Senators Susan Collins and Joe Lieberman, a Republican and Democrat respectively, co-sponsored the legislation and said that, in particular, the name change was necessary due to how poorly FEMA performed during Katrina. The change is slight – FEMA will now be known as the U.S. Emergency Management Agency. The real change is to the acronym, which citizens are most familiar with, good and bad.
The question that arises for me is this: Instead of spending God-knows-how-much changing the letterhead and those bright yellow agency identifications on the back of their weather-proof jackets, couldn’t they keep the old name and simply resolve to improve FEMA’s image by performing exceptionally well next time a disaster strikes? The name change smacks of an effort by some overpaid inside-the-Beltway communications staffer who’d rather fix things with a new name, a few poignant commercials and a press release rather than truly fix an embattled federal agency with a wasted reputation.

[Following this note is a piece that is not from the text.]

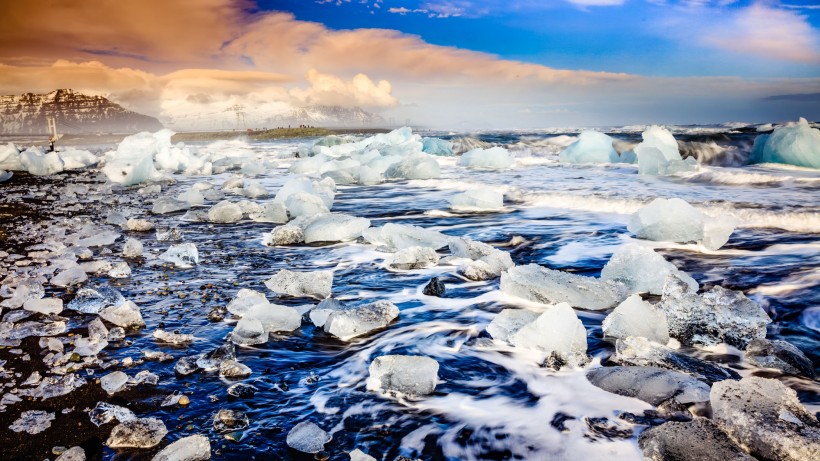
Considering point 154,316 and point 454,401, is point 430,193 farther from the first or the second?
point 454,401

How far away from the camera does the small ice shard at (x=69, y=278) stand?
363 cm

PBS’s Frontline did a great assessment of the response to Katrina last November. They concluded basically that Louisiana state emergency officials had in fact submitted a detailed list of items they needed for the recovery effort to the feds, but the feds never really got it together fast enough.

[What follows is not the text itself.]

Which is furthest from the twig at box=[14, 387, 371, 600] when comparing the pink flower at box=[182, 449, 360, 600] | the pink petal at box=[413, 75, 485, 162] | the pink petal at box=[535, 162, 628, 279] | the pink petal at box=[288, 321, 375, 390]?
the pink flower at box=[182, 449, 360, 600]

For decades, FEMA was known as a trash dump for political hacks until the Clinton White House set out to make it a respectable, cabinet-level agency headed by James Lee Witt, who earned a reasonably good reputation. He eventually left FEMA, however, and its status as a place to process political favors returned under Bush Jr. Making matters worse, after Sept. 11, the massive reorganization of the federal government brought FEMA under the broad umbrella of homeland security.
Despite Lott’s attempts, it’s appears unlikely that the legislation will survive the House without FEMA remaining where it is in DHS, but certainly Katrina taught us that disasters can come in many forms. It also taught us that for as much as the Republicans like to talk about reducing government bureaucracy, they’re just as likely to indulge in political patronage as the Democrats.
As far as current media coverage of the renaming goes, the Times at least did a story, but it was couched tellingly in a larger piece about domestic-security funding.